Could you change "furthest" to "farthest" in the lines running from the one containing "Could you tell which of" through the end, inclusive, and give only those lines back with nothing else altered?

Image and question lines
## Start

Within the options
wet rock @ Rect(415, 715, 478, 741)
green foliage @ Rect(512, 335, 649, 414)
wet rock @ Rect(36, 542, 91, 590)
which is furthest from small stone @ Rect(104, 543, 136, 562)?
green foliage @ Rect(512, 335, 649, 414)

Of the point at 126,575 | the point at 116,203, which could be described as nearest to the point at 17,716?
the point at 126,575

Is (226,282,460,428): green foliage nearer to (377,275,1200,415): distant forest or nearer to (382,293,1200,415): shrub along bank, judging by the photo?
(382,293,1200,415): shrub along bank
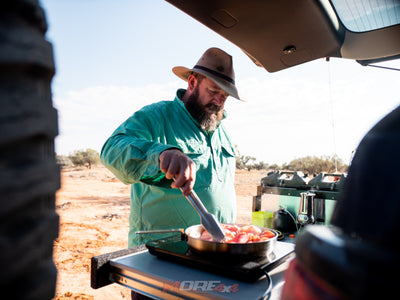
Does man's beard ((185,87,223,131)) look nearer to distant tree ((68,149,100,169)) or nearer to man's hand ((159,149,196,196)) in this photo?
man's hand ((159,149,196,196))

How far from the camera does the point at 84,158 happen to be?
23.8m

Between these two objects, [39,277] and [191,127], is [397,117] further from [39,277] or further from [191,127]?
[191,127]

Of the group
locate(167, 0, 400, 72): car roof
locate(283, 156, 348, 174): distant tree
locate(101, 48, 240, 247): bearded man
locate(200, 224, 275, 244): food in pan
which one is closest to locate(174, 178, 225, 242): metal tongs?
locate(200, 224, 275, 244): food in pan

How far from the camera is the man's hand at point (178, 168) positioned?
54.5 inches

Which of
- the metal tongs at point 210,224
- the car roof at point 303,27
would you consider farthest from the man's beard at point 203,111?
the metal tongs at point 210,224

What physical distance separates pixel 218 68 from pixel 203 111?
0.42 metres

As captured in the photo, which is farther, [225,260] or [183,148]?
[183,148]

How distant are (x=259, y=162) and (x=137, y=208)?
768 inches

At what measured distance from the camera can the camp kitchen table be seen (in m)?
1.04

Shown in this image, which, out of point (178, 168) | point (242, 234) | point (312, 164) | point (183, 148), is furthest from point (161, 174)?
point (312, 164)

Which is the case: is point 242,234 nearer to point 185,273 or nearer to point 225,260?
point 225,260

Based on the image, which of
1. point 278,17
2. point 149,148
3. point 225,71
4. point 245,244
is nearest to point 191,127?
point 225,71

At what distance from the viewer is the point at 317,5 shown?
4.71ft

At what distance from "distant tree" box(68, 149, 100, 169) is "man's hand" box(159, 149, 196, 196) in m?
23.8
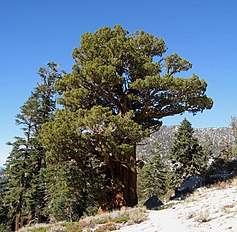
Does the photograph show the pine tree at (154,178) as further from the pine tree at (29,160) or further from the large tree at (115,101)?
the large tree at (115,101)

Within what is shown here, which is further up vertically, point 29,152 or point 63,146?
point 29,152

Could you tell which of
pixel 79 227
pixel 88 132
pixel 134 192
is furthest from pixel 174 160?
pixel 79 227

## End

▶ [Result of this task]:
Could you tell which of
pixel 79 227
pixel 88 132
pixel 134 192
is farthest from pixel 174 160?
pixel 79 227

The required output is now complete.